Researchers at the Chinese Dalian Institute of Chemical Physics have produced stable organic redox compounds for use in aqueous flow batteries.

Dalian Institute of Chemical Physics flow battery prototype credit ZHAO Ziming ZHANG Changkun

“Organic redox-active molecules [ORAMs] are abundant and diverse, offering significant potential for energy storage, particularly in aqueous organic flow batteries,” according to the Institute. “However, ensuring the stability of the ORAMs during the charge and discharge process is critical, as side reactions can deactivate them and eliminate their redox activity – air stability remains a challenge for many ORAMs.”

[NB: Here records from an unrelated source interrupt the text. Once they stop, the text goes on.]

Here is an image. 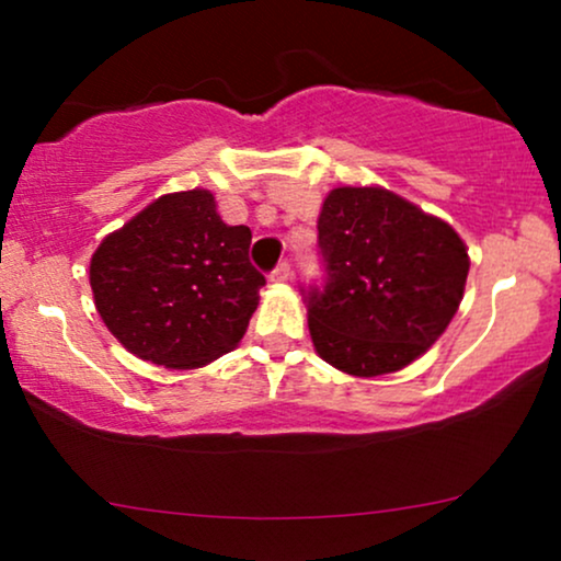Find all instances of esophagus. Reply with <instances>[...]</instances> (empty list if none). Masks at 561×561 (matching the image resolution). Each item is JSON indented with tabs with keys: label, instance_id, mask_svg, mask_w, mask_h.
<instances>
[{
	"label": "esophagus",
	"instance_id": "1",
	"mask_svg": "<svg viewBox=\"0 0 561 561\" xmlns=\"http://www.w3.org/2000/svg\"><path fill=\"white\" fill-rule=\"evenodd\" d=\"M268 279L276 282V285H285V282L293 279V268H289V263L282 261L279 266H276L274 272H272V276H268Z\"/></svg>",
	"mask_w": 561,
	"mask_h": 561
}]
</instances>
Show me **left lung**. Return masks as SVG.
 Masks as SVG:
<instances>
[{
	"label": "left lung",
	"mask_w": 561,
	"mask_h": 561,
	"mask_svg": "<svg viewBox=\"0 0 561 561\" xmlns=\"http://www.w3.org/2000/svg\"><path fill=\"white\" fill-rule=\"evenodd\" d=\"M317 227L330 274L308 293L319 356L364 379L424 356L465 298L469 253L456 229L385 186H334Z\"/></svg>",
	"instance_id": "obj_1"
}]
</instances>
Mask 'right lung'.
Returning a JSON list of instances; mask_svg holds the SVG:
<instances>
[{
	"instance_id": "1",
	"label": "right lung",
	"mask_w": 561,
	"mask_h": 561,
	"mask_svg": "<svg viewBox=\"0 0 561 561\" xmlns=\"http://www.w3.org/2000/svg\"><path fill=\"white\" fill-rule=\"evenodd\" d=\"M248 227L221 221L214 192L152 199L111 231L89 263L94 306L128 353L199 369L240 345L266 285L248 259Z\"/></svg>"
}]
</instances>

Dalian Institute of Chemical Physics flow battery reactions credit ZHAO Ziming ZHANG Changkun

A group led by Professors Li Xianfeng and Zhang Changkun has developed naphthalene derivatives with active hydroxyls and dimethylamine scaffolds that are stable in air and can serve as catholytes flow batteries.


One of the materials was stable through 850 cycles (~40 days) at 50Ah/litre.


“Even with continuous air flow in the catholyte, the naphthalene-based flow battery could run smoothly for approximately 600 cycles [~22 days] without capacity and efficiency decay,” said the Institute.

The synthesis route is said to combined chemical and in situ electro-chemical methods, and be scalable.

To demonstrate this, 5kg lots were made and, according to the Institute: “pilot-scale battery stacks containing these naphthalene derivatives achieved an average system capacity of approximately 330Ah. They exhibited remarkable cycling stability over 270 cycles [~27 days], with a capacity retention of 99.95% per cycle.”

Dalian Institute of Chemical Physics flow battery artAs the active chemicals are stored outside the reaction chamber, and are only introduced when needed, flow batteries decouple energy and power capability.

All else being equal: energy capacity is proportional to the size of the external holding tanks, while power capacity is proportional to the size of the reaction vessel.

The work is published as ‘Air-stable naphthalene derivative-based electrolytes for sustainable aqueous flow batteries‘ in Nature Sustainability.